What you will do
Print exactly the lines from the line with "How far is the" to the last line of the data, please, both included.

Source records:
☆ ☆ ☆
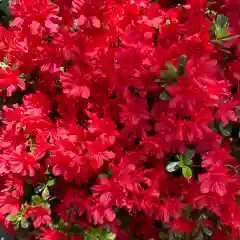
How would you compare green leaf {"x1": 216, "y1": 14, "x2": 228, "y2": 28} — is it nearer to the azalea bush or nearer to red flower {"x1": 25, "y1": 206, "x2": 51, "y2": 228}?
the azalea bush

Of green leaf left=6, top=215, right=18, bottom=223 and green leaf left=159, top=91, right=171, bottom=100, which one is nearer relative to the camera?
green leaf left=159, top=91, right=171, bottom=100

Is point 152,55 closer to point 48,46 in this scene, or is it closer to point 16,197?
point 48,46

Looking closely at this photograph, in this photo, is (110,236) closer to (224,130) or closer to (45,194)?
(45,194)

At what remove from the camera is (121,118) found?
5.10 ft

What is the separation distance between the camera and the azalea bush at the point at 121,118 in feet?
4.91

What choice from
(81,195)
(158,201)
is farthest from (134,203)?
(81,195)

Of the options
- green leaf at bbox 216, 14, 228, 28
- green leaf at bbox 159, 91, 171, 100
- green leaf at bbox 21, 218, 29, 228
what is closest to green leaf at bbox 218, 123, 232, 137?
green leaf at bbox 159, 91, 171, 100

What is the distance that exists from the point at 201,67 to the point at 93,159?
510 millimetres

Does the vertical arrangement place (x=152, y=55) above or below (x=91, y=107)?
above

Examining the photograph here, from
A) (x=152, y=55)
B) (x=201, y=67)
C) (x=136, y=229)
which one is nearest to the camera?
(x=201, y=67)

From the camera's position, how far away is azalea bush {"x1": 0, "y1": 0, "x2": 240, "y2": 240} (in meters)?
1.50

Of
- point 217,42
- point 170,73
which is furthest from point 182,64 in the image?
point 217,42

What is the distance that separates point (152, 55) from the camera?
1.53 m

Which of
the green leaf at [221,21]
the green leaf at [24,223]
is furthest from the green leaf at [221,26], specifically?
the green leaf at [24,223]
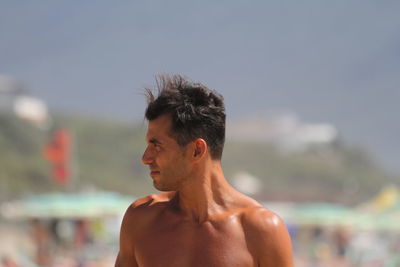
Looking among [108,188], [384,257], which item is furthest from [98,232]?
[108,188]

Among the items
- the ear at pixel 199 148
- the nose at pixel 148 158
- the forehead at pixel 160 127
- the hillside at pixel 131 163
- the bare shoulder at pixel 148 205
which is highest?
the hillside at pixel 131 163

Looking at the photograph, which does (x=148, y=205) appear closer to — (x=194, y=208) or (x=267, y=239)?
(x=194, y=208)

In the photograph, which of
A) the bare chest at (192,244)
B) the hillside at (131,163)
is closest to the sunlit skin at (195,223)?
the bare chest at (192,244)

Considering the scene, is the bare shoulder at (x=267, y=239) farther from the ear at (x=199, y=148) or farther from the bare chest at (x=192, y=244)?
the ear at (x=199, y=148)

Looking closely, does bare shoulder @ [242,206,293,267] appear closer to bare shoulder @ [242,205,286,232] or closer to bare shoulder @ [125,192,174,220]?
bare shoulder @ [242,205,286,232]

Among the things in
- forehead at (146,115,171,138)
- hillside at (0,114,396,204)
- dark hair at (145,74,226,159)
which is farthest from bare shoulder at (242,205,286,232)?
hillside at (0,114,396,204)

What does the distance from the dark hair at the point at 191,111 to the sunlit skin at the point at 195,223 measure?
0.02 meters

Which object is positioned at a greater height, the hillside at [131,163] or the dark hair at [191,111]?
the hillside at [131,163]

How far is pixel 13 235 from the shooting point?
32.4 m

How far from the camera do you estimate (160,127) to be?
1815mm

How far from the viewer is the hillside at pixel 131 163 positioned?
5706cm

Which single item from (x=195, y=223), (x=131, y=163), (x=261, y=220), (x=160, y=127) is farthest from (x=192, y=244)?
(x=131, y=163)

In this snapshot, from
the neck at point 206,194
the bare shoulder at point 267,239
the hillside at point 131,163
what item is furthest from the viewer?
the hillside at point 131,163

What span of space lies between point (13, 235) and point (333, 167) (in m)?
50.0
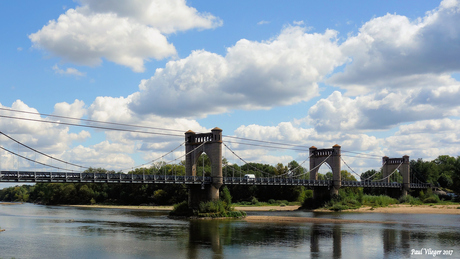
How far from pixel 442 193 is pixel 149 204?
253 ft

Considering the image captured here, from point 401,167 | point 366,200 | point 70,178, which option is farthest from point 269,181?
point 401,167

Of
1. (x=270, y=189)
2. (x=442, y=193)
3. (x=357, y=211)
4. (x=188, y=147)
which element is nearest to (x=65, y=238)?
(x=188, y=147)

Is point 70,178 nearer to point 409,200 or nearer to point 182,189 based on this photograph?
point 182,189

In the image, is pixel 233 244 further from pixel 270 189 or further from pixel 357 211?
pixel 270 189

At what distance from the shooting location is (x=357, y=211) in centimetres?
8131

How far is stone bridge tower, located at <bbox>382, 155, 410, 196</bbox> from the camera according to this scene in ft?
364

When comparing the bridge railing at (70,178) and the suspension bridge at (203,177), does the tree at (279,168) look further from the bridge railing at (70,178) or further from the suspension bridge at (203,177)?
the bridge railing at (70,178)

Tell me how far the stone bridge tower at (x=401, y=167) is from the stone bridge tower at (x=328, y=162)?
28.7 meters

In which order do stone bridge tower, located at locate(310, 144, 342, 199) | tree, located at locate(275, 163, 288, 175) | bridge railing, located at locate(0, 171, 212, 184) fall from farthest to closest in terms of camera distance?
tree, located at locate(275, 163, 288, 175) < stone bridge tower, located at locate(310, 144, 342, 199) < bridge railing, located at locate(0, 171, 212, 184)

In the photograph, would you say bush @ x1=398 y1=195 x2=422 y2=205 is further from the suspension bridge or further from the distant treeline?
the distant treeline

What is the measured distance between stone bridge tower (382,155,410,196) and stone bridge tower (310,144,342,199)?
1130 inches

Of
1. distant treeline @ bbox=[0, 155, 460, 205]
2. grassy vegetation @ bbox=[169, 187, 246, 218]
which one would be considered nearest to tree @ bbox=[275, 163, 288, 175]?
distant treeline @ bbox=[0, 155, 460, 205]

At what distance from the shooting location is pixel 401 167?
115 metres

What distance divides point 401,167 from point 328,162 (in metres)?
32.0
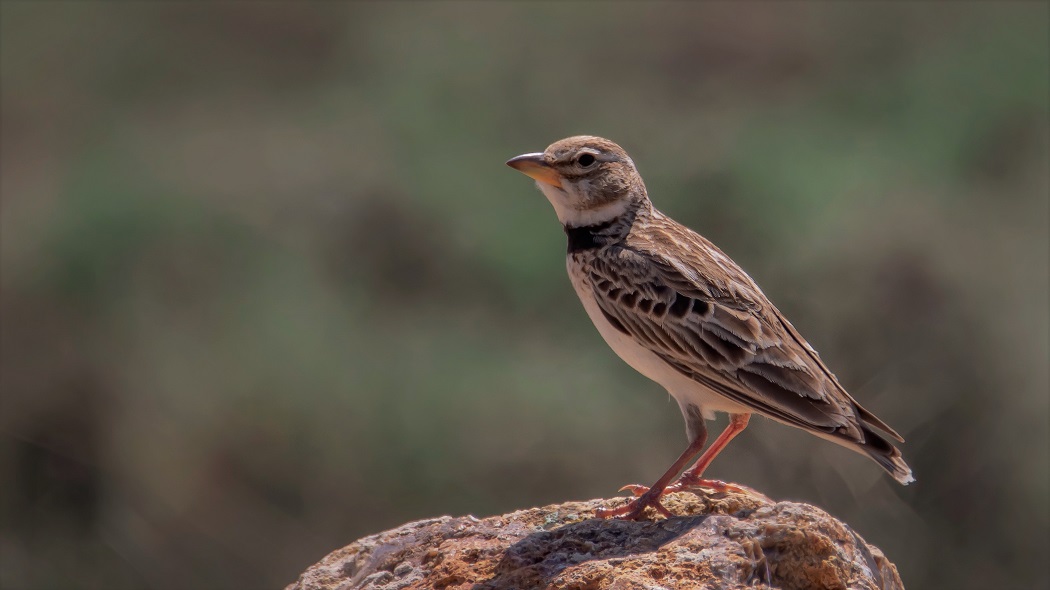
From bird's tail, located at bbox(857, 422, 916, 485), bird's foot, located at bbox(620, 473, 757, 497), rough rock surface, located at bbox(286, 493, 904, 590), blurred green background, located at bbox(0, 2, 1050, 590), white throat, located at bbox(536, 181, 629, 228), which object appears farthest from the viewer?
blurred green background, located at bbox(0, 2, 1050, 590)

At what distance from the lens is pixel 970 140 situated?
62.6 ft

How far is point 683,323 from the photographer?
299 inches

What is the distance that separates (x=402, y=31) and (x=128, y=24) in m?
4.66

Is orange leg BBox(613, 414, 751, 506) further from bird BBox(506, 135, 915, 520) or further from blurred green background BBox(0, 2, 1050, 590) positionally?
blurred green background BBox(0, 2, 1050, 590)

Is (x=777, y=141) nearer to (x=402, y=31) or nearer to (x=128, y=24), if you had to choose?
(x=402, y=31)

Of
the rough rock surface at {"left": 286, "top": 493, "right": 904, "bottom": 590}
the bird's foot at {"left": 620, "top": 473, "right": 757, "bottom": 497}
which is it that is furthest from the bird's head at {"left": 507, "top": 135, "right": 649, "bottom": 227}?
the rough rock surface at {"left": 286, "top": 493, "right": 904, "bottom": 590}

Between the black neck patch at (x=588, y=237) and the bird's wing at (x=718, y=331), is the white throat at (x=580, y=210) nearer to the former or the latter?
the black neck patch at (x=588, y=237)

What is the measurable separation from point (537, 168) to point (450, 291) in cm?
751

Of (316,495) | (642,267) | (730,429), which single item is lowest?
(316,495)

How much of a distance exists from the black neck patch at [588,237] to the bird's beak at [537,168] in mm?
310

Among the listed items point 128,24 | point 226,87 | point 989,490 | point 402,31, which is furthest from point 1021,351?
point 128,24

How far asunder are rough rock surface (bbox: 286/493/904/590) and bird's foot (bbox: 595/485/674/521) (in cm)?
14

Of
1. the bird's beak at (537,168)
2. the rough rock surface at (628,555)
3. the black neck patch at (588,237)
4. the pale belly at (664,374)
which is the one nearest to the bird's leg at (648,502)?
the rough rock surface at (628,555)

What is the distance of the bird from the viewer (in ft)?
23.8
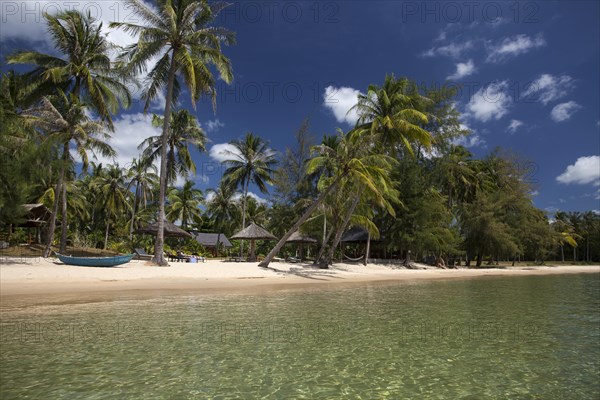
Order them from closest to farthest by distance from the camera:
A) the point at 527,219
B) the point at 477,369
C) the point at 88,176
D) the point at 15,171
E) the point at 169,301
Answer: the point at 477,369 < the point at 169,301 < the point at 15,171 < the point at 527,219 < the point at 88,176

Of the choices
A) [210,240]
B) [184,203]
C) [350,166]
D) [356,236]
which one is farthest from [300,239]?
[210,240]

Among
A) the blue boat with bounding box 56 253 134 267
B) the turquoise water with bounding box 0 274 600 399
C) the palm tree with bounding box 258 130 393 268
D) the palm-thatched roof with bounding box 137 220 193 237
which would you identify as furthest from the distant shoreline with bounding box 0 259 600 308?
the palm-thatched roof with bounding box 137 220 193 237

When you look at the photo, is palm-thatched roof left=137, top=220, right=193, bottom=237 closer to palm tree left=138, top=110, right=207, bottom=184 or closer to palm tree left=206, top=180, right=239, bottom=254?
palm tree left=138, top=110, right=207, bottom=184

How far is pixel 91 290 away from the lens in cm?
1312

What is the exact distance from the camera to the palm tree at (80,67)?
2102 cm

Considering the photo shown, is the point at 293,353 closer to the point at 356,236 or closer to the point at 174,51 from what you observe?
the point at 174,51

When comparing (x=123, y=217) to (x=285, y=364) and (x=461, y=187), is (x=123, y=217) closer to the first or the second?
(x=461, y=187)

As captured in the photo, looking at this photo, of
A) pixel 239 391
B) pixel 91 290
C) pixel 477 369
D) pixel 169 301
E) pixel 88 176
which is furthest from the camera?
pixel 88 176

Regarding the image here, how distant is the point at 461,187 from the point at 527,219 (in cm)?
775

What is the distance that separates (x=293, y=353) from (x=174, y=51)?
61.4ft

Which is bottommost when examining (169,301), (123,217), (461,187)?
(169,301)

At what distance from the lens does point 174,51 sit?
1994cm

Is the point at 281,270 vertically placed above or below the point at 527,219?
below

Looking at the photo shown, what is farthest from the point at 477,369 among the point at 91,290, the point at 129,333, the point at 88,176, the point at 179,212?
the point at 88,176
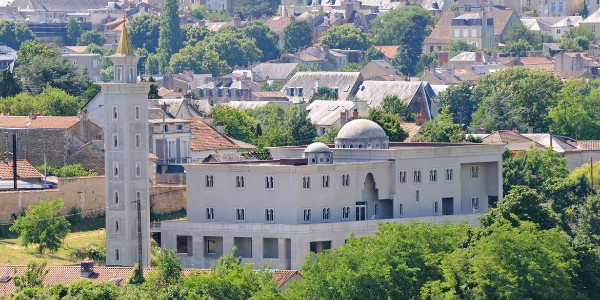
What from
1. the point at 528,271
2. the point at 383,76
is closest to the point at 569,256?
the point at 528,271

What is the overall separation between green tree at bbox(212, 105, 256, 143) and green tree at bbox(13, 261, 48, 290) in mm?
42374

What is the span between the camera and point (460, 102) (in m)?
156

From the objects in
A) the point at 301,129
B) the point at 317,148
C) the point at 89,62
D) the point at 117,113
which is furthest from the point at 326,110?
the point at 117,113

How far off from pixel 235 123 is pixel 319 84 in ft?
150

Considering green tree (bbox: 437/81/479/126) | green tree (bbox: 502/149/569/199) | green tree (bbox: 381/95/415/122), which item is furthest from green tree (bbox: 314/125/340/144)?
green tree (bbox: 437/81/479/126)

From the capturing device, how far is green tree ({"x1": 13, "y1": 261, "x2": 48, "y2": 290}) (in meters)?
72.6

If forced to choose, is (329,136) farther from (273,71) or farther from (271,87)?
(273,71)

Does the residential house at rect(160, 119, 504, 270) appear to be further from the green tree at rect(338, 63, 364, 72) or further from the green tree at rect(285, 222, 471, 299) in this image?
the green tree at rect(338, 63, 364, 72)

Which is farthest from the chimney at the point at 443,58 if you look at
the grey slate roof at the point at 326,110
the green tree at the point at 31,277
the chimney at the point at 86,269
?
the green tree at the point at 31,277

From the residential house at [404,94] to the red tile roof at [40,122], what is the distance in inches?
1542

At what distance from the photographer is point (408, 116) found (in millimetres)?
133000

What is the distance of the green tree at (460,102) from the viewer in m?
154

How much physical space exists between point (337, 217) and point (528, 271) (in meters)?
15.3

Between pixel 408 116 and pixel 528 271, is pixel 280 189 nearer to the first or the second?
pixel 528 271
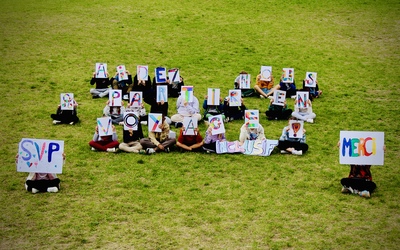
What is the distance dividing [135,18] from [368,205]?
78.6ft

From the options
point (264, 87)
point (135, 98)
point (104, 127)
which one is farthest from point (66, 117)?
point (264, 87)

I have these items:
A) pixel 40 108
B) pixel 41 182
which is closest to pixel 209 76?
pixel 40 108

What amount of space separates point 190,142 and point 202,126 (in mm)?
2473

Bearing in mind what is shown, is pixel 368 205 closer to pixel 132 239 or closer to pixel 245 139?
pixel 245 139

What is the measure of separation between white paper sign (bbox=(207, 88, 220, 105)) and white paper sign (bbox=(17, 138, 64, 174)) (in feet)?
23.1

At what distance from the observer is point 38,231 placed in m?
12.4

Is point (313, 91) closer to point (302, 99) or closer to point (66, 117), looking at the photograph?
point (302, 99)

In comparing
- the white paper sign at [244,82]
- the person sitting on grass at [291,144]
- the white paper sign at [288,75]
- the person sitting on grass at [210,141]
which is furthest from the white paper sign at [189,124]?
the white paper sign at [288,75]

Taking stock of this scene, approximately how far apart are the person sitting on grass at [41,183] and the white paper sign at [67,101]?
521 centimetres

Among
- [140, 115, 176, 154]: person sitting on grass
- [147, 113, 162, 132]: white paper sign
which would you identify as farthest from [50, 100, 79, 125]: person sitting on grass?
[147, 113, 162, 132]: white paper sign

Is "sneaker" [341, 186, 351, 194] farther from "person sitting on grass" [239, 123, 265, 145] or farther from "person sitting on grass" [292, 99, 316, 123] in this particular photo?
"person sitting on grass" [292, 99, 316, 123]

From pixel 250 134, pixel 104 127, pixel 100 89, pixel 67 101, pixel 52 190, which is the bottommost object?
pixel 52 190

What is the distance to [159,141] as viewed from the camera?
17.2 metres

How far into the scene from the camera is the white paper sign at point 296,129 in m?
16.7
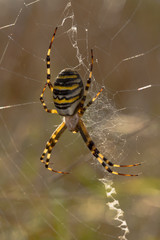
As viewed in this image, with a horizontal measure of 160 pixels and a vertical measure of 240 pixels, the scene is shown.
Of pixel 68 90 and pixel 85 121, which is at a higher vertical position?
pixel 68 90

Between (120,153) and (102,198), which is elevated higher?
(120,153)

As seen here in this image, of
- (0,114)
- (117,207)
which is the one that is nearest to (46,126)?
(0,114)

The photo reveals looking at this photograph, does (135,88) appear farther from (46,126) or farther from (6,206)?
(6,206)

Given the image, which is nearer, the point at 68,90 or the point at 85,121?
the point at 68,90

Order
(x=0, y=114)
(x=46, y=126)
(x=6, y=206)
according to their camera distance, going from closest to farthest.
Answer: (x=6, y=206)
(x=46, y=126)
(x=0, y=114)

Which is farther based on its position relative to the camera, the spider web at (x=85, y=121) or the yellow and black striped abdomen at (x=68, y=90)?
the spider web at (x=85, y=121)
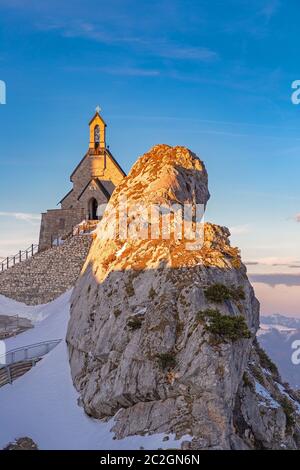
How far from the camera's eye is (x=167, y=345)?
22453 millimetres

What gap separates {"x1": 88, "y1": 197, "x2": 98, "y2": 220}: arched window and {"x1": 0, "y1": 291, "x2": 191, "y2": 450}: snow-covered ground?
95.0 feet

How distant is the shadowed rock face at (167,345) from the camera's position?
20.6 meters

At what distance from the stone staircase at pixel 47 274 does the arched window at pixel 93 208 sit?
9.91 meters

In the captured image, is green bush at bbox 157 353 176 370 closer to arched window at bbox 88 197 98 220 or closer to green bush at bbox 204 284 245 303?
green bush at bbox 204 284 245 303

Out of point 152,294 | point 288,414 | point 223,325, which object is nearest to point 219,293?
point 223,325

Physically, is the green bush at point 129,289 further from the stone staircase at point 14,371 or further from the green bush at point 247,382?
the stone staircase at point 14,371

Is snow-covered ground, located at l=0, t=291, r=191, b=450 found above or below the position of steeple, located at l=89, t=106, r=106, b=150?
below

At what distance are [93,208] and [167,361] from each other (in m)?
41.2

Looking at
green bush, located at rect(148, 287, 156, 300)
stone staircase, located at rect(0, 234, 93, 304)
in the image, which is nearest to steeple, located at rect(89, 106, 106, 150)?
stone staircase, located at rect(0, 234, 93, 304)

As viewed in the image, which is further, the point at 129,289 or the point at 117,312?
the point at 129,289

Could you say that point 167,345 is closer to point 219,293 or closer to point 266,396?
point 219,293

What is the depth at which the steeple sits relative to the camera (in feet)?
212

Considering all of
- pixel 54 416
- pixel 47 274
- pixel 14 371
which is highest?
pixel 47 274

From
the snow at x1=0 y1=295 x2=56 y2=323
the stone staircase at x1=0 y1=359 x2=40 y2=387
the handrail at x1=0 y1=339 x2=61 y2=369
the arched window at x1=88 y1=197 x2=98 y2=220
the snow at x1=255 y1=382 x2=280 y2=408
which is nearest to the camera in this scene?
the snow at x1=255 y1=382 x2=280 y2=408
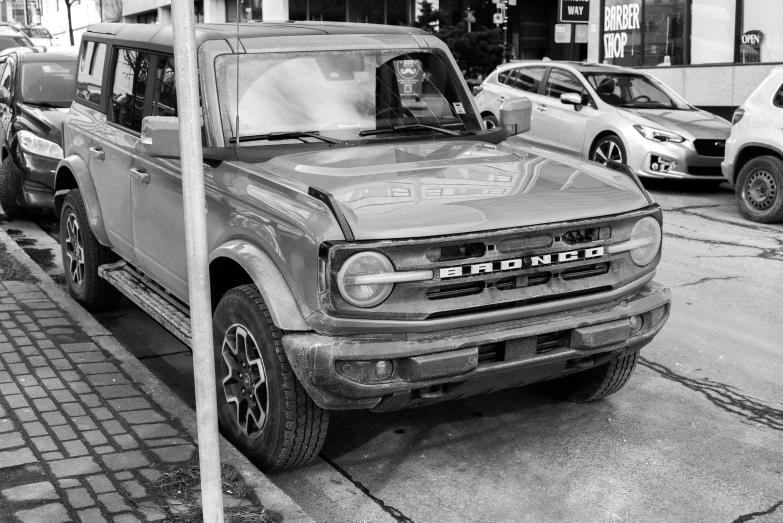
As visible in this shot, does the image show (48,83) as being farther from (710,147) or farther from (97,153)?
(710,147)

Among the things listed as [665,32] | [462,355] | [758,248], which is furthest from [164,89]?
[665,32]

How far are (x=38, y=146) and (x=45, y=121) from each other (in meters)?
0.33

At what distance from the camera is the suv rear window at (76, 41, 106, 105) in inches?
261

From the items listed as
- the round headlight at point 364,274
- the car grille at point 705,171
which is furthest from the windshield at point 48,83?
the round headlight at point 364,274

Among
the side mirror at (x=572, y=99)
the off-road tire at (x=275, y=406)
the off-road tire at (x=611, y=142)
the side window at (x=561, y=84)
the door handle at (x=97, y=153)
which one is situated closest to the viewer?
the off-road tire at (x=275, y=406)

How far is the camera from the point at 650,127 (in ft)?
40.7

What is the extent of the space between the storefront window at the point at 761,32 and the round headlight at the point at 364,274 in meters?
15.2

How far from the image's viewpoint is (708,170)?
40.4 feet

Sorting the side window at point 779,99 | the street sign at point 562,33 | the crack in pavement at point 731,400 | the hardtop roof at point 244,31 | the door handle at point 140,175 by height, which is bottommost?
the crack in pavement at point 731,400

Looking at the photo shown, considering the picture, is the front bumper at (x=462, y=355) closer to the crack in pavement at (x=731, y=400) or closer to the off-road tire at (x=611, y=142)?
the crack in pavement at (x=731, y=400)

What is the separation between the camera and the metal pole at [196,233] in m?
3.01

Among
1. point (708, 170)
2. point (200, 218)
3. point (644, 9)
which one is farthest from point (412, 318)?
point (644, 9)

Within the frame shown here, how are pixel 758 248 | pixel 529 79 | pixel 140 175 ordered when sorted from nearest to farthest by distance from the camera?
pixel 140 175 → pixel 758 248 → pixel 529 79

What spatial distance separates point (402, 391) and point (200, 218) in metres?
1.27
☆ ☆ ☆
Task output
How far is the camera from the point at 650,127 (in ft)?
40.7

What is the extent of the space between the storefront window at the point at 761,32 and the round headlight at the point at 364,274 in meters?
15.2

How far from the image's viewpoint is (708,170)?
40.4 feet

Sorting the side window at point 779,99 | the street sign at point 562,33 | the crack in pavement at point 731,400 | the hardtop roof at point 244,31 | the door handle at point 140,175 by height, which is bottommost?
the crack in pavement at point 731,400

Looking at the photo shown, considering the picture, is the front bumper at (x=462, y=355) closer to the crack in pavement at (x=731, y=400) or closer to the off-road tire at (x=611, y=142)?
the crack in pavement at (x=731, y=400)

What is the separation between the camera and the metal pole at [196,233] in m?
3.01

Among
1. point (708, 170)
2. point (200, 218)
3. point (644, 9)
which one is farthest from point (412, 318)?
point (644, 9)

Within the frame shown here, how are pixel 758 248 | pixel 529 79 | pixel 140 175 ordered when sorted from nearest to farthest by distance from the camera?
pixel 140 175 → pixel 758 248 → pixel 529 79

What spatial distance separates point (402, 391) and point (200, 218) in metres?
1.27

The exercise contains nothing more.